Canadian Journal of Cardiology



      Sternal wound complications (SWC) occur in 0.4-5% of patients after cardiac surgery, and pose a serious risk to affected patients. In particular, deep sternal wound complications (osteomyelitis and mediastinitis) are associated with a mortality rate between 14-47%. Since July 2010, Royal Columbian Hospital has employed a strategy of using rigid plate fixation to primarily close the sterna of high-risk patients after open-heart surgery. We sought to determine the rate of SWCs in this group of patients, and describe their rates of peri-operative blood transfusions, hospital length-of-stay, and 30-day mortality.


      We reviewed the experience of a single surgeon (TL) employing rigid plate fixation (with Biomet’s Sternalock system) at Royal Columbian Hospital from July 2010-March 2014. Patients were defined as high-risk on the basis of ≥ 2 of the following factors: diabetes mellitus, COPD, BMI ≥ 30kg/m2, renal failure, chronic steroid use, immunosuppression, osteoporosis, redo sternotomy, off-midline sternotomy, bilateral internal mammary artery harvest, cardiopulmonary bypass (CPB) time > 2h and transverse sternal fractures. Included patients: patients with ≥ 2 risk factors that received primary rigid plate fixation. Excluded patients: patients that received rigid plate fixation for a secondary indication (e.g. sternal revisions), received an alternative rigid closure device, or patients in another surgeon’s practice.

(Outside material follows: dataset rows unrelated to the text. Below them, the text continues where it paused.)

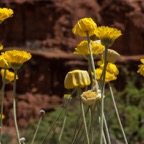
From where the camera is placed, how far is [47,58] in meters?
12.4

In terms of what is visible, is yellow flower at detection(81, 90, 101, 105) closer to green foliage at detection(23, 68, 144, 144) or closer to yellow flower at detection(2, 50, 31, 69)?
yellow flower at detection(2, 50, 31, 69)

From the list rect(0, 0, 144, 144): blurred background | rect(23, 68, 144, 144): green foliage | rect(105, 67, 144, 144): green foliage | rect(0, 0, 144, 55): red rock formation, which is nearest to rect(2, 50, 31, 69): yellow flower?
rect(105, 67, 144, 144): green foliage

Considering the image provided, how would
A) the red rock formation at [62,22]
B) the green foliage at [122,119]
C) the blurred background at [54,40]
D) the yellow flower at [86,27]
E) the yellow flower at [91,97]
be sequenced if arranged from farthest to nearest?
the red rock formation at [62,22], the blurred background at [54,40], the green foliage at [122,119], the yellow flower at [86,27], the yellow flower at [91,97]

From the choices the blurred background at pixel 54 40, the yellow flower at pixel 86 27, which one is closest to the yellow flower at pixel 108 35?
the yellow flower at pixel 86 27

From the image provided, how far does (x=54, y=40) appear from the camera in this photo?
501 inches

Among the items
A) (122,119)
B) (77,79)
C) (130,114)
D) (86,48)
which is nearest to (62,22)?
(122,119)

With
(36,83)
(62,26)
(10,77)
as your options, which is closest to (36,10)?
(62,26)

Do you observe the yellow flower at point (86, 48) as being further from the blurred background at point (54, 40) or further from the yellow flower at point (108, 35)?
the blurred background at point (54, 40)

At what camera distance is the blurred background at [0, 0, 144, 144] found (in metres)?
12.3

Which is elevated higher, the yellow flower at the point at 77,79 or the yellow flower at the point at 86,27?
the yellow flower at the point at 86,27

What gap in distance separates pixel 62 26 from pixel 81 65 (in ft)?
3.34

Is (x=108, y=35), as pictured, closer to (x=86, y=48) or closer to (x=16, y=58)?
(x=86, y=48)

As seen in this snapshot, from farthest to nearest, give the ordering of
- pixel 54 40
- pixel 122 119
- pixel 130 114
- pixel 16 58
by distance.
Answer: pixel 54 40 < pixel 122 119 < pixel 130 114 < pixel 16 58

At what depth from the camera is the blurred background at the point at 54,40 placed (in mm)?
12328
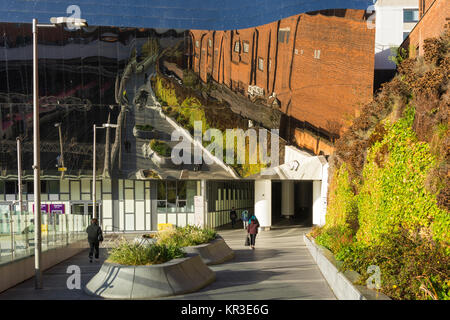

      Our analysis of 77 patients revealed a cohort with numerous risk-factors (RF): 24.7% had 2 RFs, 24.7% had 3 RFs, and the remaining patients had ≥4 RFs. 49.4% of patients had a history of diabetes mellitus, 72.7% had a BMI ≥ 30kg/m2, and 36.4% had CPB times > 2h. Only 3 (3.9%) patients developed a SWC, 1 of which was superficial and treatable with antibiotics alone. The other 2 (2.6%) patients developed a deep SWC requiring antibiotics and sternal revision. 76.5% of patients received ≤ 4 units of red blood cells peri-operatively, while 23.5% required more than 4 units. The mean hospital length-of-stay in this high-risk cohort was 12.6 days. 30-day mortality was 0%.


      In a preliminary analysis of high-risk patients receiving primary rigid plate fixation, our data suggest that this pre-emptive strategy may reduce the incidence of SWCs. Furthermore, compared with historical controls, our study’s rigid plate fixation device is not associated with an increase in the rate of peri-operative blood transfusion. At CCC 2015, we will report the results of comparing our rigid plate fixation cohort with a propensity matched cohort generated using British Columbia’s central cardiac registry (Cardiac Services BC).